This Essay begins by emphasizing the fundamental idea on which Professor Seiner and I agree-that there should be little room for courts to reduce punitive damages in federal employment discrimination cases based on constitutional concerns about excessiveness. Title VII contains express damages limitations that alleviate such concerns.

The Essay continues by discussing whether the Supreme Court's decision in Exxon Shipping Co. v. Baker applies to federal discrimination claims. In arguing that there is little need for courts to use due process limits on punitive damages in federal discrimination cases, Professor Seiner draws on the underlying rationales of Exxon. Part II demonstrates how invoking Exxon is problematic because courts might use its reasoning to impose unnecessary and inappropriate limits on punitive damages, even those that fall within Title VII's modest damages cap.

Finally, this Essay supplements the multi-part test suggested by Professor Seiner. Professor Seiner's model involves situations in which the employer is being held vicariously liable for punitive damages. Part III argues that employers also should face direct liability for punitive damages and provides the contours for such analysis. Any punitive damages test that is centered on expressed Supreme Court norms related to agency principles will necessarily be underinclusive as to possible punitive damages awards against employers. To date, the Supreme Court has failed to fully explore how employers are liable for their own intentional conduct rather than just derivatively liable for the acts of their agents.


This article was published in 97 Iowa L. Rev. Bull. 24 (2012).

» **Required action 1**
For each statement, say whether the essay summary supports it, answering yes or no and quoting the words that decide it: (a) Title VII includes express limits on damages. (b) Professor Seiner's model covers cases where the employer is held directly liable for punitive damages. (c) The article appeared in 2012.
» **Required action 2**
According to the essay summary, which Supreme Court decision is discussed in connection with federal discrimination claims?
The listing is separate material with no connection to the essay summary.

» **Collected data**
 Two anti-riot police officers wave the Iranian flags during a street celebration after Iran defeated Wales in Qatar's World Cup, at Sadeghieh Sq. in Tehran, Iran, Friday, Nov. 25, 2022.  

» **Answer section 1**
(a) Yes: "Title VII contains express damages limitations that alleviate such concerns."
(b) No: "Professor Seiner's model involves situations in which the employer is being held vicariously liable for punitive damages."
(c) Yes: "This article was published in 97 Iowa L. Rev. Bull. 24 (2012)."

» **Answer section 2**
Exxon Shipping Co. v. Baker